(Beginning of Records)

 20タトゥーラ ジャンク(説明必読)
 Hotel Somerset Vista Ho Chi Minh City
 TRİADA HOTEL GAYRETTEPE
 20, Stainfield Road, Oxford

(End of Records)
(Beginning of Records)

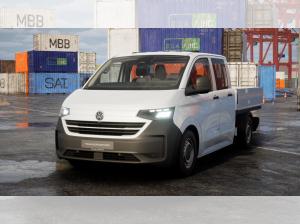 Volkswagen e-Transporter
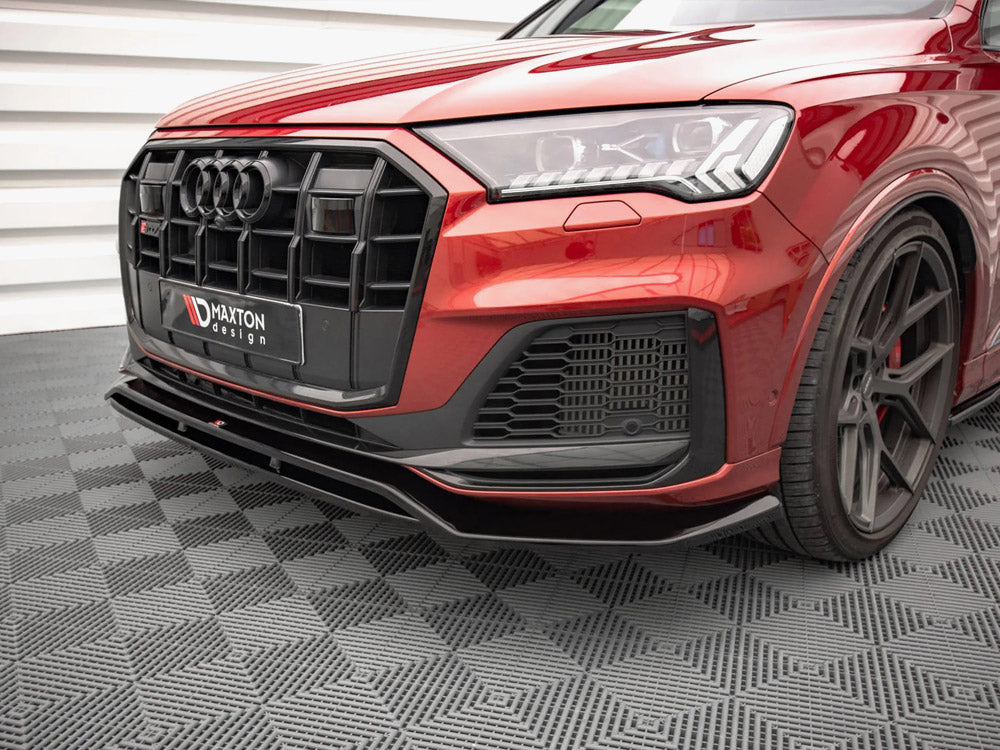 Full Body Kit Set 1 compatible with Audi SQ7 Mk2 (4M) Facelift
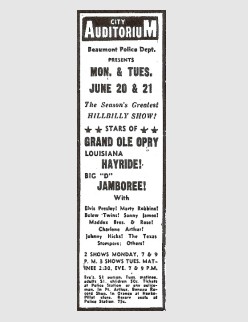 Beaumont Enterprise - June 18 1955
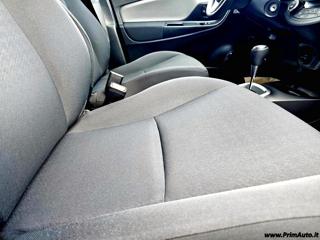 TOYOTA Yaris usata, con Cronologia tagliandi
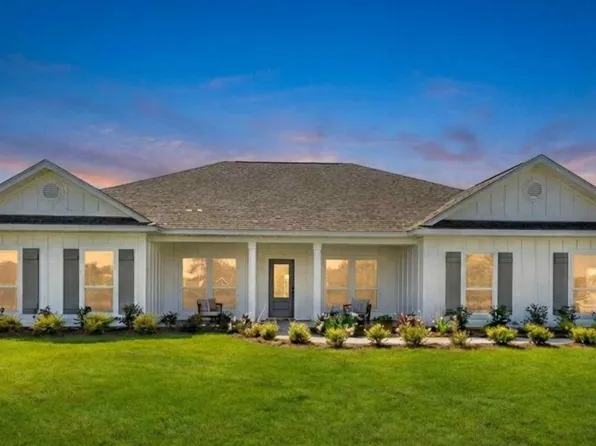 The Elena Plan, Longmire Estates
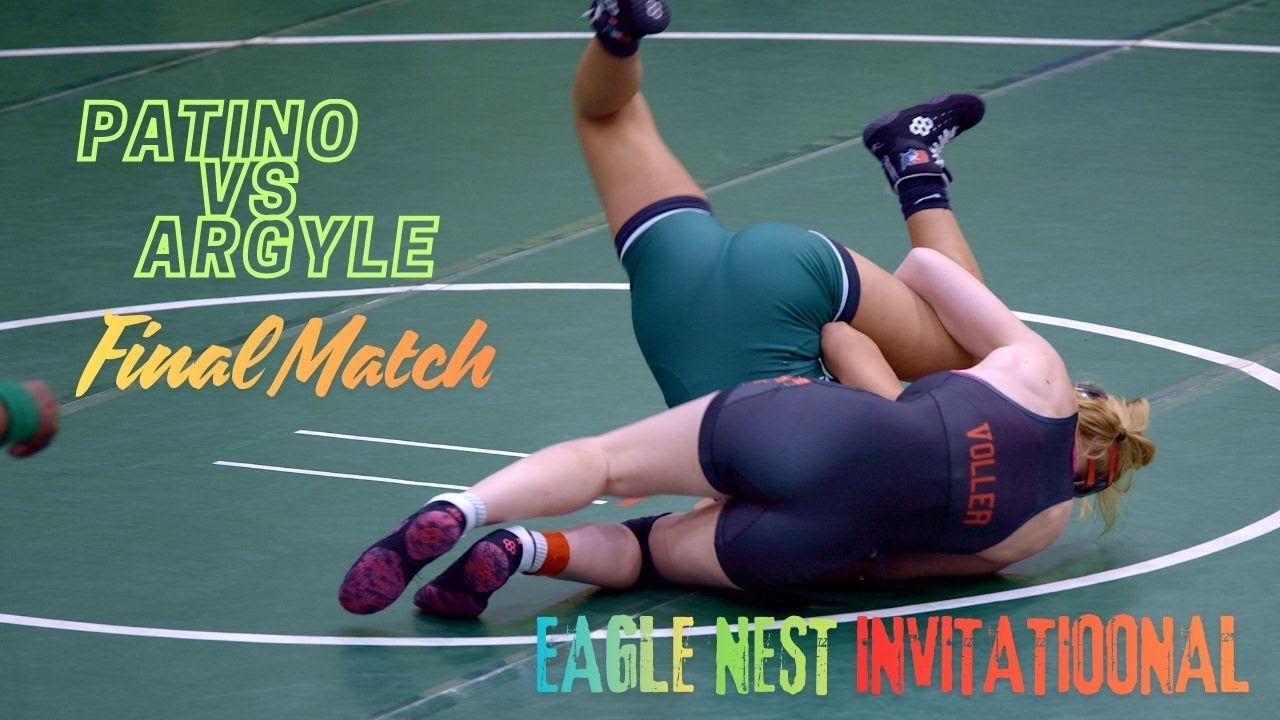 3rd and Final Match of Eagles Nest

(End of Records)
(Beginning of Records)

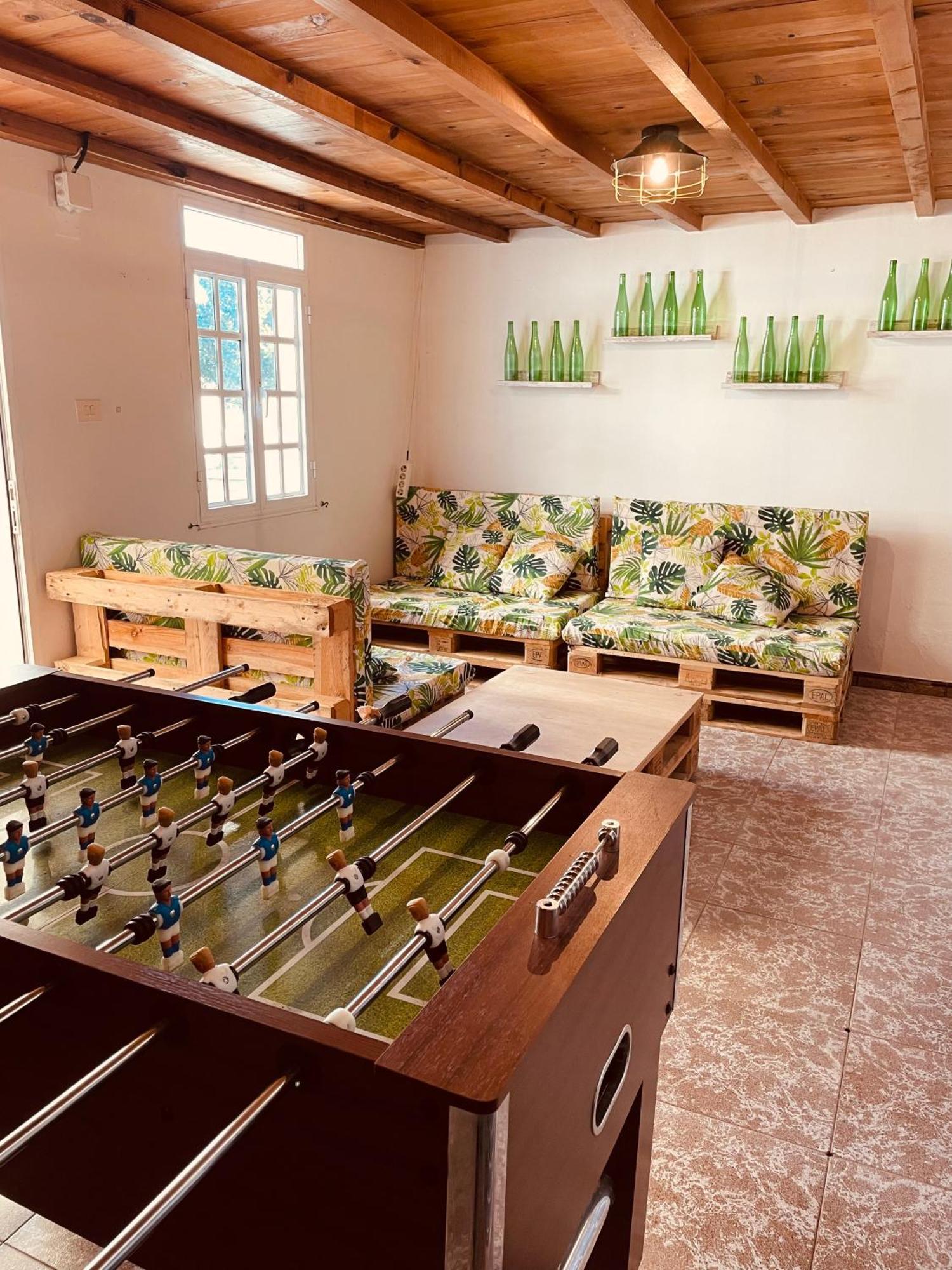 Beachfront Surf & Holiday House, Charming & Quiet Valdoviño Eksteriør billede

(End of Records)

What is expected: Print, word for word, the lines above that run from the line containing "The Elena Plan, Longmire Estates" to the line containing "3rd and Final Match of Eagles Nest", both included. Keep the pictures out.

Answer below:
 The Elena Plan, Longmire Estates
 3rd and Final Match of Eagles Nest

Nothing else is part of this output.